The aim of this workshop is to discuss appropriate modelling approaches to deal with the specific characteristics of repeated choice data. The two presentations in this workshop present contrasting views.

The first presentation focuses on how the existing cross-sectional framework should be adapted to estimate sample level models on repeated choice data. The presentation focuses on issues to do with correlation across choices for the same respondent, heterogeneity across respondents and across choices for the same respondent, correction of standard errors when using cross-sectional estimation techniques, and the potential impact of behavioural phenomena such as fatigue/boredom and learning.

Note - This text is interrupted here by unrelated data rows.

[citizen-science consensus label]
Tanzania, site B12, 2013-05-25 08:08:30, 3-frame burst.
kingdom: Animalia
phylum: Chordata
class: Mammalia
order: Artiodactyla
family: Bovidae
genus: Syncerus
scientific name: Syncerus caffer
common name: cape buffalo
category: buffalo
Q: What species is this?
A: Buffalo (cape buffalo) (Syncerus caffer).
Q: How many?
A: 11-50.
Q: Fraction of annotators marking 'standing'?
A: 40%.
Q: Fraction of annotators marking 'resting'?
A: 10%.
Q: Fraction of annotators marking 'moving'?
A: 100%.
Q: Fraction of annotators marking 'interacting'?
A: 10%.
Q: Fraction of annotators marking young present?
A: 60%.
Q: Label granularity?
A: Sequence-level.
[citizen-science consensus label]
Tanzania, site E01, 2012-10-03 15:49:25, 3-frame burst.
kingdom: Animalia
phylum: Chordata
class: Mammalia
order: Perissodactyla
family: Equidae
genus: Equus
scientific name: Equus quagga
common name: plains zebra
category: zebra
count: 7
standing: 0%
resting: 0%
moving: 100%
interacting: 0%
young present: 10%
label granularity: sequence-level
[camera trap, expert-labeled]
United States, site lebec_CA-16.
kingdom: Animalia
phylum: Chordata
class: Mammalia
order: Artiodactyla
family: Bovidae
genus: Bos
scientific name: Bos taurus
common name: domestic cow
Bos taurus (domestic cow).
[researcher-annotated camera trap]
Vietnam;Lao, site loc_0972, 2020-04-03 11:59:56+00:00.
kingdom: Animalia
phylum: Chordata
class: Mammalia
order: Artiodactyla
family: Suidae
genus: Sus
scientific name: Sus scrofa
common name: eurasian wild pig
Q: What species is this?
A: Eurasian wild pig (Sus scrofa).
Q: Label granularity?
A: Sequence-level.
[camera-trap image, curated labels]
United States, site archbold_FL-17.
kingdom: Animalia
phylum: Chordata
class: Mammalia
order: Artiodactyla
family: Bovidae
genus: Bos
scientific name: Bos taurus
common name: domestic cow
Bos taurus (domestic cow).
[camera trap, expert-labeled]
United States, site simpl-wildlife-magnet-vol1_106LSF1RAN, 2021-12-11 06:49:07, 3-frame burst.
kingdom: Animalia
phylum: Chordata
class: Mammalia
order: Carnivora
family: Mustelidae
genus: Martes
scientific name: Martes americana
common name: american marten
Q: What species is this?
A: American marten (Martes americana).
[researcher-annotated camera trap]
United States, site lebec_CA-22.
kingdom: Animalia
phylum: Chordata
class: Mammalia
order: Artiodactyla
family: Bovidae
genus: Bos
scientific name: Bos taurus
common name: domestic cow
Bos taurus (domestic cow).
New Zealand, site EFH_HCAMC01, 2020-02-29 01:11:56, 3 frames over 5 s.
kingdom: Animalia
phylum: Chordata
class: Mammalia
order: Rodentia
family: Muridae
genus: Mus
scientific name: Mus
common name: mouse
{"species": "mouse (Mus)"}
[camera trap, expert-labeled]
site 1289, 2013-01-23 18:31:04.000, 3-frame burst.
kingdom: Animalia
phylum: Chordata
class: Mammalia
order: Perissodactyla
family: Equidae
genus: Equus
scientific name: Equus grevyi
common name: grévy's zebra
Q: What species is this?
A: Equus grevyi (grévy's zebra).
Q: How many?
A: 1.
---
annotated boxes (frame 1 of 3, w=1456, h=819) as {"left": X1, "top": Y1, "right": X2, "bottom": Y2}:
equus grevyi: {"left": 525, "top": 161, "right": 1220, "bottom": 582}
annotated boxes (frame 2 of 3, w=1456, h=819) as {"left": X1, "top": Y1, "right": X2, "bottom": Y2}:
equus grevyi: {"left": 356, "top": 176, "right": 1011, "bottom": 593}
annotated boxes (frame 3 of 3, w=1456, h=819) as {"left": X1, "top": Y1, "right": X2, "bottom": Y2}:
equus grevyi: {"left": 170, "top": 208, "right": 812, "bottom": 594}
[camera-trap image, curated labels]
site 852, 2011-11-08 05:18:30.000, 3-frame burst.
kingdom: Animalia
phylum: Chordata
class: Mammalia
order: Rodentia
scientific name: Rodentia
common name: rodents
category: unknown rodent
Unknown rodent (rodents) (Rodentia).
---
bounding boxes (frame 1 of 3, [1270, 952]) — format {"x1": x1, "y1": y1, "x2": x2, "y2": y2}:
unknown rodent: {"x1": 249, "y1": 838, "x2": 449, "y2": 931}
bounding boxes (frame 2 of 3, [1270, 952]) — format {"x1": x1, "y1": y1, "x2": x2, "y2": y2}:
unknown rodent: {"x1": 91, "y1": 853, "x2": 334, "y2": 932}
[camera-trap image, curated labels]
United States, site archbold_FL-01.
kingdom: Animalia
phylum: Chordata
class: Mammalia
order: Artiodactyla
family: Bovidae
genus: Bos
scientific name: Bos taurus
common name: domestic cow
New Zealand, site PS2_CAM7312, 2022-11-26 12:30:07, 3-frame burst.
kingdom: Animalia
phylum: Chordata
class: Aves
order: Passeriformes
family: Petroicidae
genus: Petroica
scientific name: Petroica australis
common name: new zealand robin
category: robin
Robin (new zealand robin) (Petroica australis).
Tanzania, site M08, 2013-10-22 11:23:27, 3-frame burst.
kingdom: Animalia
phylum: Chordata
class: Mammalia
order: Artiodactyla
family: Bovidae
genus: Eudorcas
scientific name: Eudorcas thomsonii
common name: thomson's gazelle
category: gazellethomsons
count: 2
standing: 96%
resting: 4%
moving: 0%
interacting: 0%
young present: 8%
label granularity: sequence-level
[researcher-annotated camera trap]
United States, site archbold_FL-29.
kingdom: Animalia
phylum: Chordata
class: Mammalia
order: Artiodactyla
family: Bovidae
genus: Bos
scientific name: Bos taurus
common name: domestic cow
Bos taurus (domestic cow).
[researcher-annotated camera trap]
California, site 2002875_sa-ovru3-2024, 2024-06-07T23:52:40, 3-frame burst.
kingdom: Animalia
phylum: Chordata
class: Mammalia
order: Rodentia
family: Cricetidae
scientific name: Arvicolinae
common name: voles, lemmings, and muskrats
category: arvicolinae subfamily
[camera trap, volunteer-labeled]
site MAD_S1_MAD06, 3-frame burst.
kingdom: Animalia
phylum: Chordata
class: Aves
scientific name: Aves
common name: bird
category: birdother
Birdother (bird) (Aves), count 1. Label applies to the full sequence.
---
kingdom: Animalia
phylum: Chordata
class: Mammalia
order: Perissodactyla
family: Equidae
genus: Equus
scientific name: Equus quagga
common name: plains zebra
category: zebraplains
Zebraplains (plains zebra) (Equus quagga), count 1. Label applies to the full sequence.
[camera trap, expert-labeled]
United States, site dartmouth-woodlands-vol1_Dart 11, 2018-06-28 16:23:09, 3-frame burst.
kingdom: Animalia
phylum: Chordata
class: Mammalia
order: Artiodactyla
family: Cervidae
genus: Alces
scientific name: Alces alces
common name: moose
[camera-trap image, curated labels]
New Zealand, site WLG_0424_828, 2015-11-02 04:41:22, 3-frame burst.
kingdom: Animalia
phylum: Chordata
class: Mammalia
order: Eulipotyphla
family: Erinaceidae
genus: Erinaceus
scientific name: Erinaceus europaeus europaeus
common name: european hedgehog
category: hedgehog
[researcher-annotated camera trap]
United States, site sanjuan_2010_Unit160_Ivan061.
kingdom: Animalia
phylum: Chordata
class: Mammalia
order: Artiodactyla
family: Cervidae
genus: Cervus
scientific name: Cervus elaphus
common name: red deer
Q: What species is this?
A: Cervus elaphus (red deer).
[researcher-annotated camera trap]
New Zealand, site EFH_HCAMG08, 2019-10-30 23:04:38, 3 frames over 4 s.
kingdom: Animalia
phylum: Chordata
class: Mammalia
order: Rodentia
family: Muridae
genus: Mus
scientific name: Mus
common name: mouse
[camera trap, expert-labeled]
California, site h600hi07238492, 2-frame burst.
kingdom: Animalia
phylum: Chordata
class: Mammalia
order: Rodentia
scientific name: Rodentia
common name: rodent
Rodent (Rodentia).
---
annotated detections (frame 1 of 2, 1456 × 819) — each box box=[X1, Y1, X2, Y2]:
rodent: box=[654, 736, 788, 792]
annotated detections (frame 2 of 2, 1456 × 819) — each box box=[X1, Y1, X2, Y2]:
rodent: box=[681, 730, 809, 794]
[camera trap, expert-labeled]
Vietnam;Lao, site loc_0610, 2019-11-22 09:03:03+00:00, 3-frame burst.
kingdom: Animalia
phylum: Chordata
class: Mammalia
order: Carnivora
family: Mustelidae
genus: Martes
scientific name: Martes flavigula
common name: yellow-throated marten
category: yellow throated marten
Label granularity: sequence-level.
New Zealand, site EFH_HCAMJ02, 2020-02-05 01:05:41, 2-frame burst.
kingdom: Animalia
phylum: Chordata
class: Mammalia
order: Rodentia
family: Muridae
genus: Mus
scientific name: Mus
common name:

The second presentation shows how the presence of multiple observations for each individual can be exploited to estimate individual-specific models, rather than sample level models. Two methods are presented. The first approach is ordinary least squares regression combined with parameter scaling. The second approach is a modified maximum likelihood estimation technique. Results are presented for simulated and empirical data sets. Single individual model performance is compared to performance using individual level parameters derived from the matrix of posterior means using hierarchical Bayes techniques. Performance is compared both in terms of parameter recovery and out of sample holdout prediction. Implications of sample size, number of choice tasks per individual, and the complexity of the underlying data generating process are discussed.